*Stated task:*
Copy out every line of the material that contains the string "fill".

*Entries:*
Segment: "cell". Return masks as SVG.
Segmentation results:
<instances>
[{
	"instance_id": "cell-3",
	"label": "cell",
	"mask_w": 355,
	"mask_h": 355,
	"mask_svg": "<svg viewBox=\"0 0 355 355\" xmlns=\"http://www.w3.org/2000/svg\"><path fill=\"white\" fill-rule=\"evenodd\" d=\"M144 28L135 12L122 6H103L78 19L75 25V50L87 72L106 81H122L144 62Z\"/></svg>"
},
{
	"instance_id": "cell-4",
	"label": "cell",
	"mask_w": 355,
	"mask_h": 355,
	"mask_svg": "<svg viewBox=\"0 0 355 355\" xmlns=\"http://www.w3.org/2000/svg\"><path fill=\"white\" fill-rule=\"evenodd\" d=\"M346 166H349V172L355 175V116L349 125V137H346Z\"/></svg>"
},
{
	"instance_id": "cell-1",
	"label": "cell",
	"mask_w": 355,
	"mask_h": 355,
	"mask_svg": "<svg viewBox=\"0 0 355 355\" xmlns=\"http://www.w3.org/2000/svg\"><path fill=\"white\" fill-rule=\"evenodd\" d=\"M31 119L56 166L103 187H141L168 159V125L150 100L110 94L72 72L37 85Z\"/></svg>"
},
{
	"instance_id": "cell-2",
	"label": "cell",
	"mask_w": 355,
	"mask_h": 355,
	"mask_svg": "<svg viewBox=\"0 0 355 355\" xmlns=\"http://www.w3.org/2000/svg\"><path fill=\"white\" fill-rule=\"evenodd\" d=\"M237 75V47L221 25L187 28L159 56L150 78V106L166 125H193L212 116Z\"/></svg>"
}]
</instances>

*Exercise result:*
	"mask_svg": "<svg viewBox=\"0 0 355 355\" xmlns=\"http://www.w3.org/2000/svg\"><path fill=\"white\" fill-rule=\"evenodd\" d=\"M144 28L135 12L122 6H103L78 19L75 25V50L87 72L106 81H122L144 62Z\"/></svg>"
	"mask_svg": "<svg viewBox=\"0 0 355 355\" xmlns=\"http://www.w3.org/2000/svg\"><path fill=\"white\" fill-rule=\"evenodd\" d=\"M346 166H349V172L355 175V116L349 125V137H346Z\"/></svg>"
	"mask_svg": "<svg viewBox=\"0 0 355 355\" xmlns=\"http://www.w3.org/2000/svg\"><path fill=\"white\" fill-rule=\"evenodd\" d=\"M31 119L56 166L103 187H141L168 159V125L150 100L110 94L72 72L37 85Z\"/></svg>"
	"mask_svg": "<svg viewBox=\"0 0 355 355\" xmlns=\"http://www.w3.org/2000/svg\"><path fill=\"white\" fill-rule=\"evenodd\" d=\"M237 75V47L221 25L187 28L159 56L150 78V106L166 125H193L212 116Z\"/></svg>"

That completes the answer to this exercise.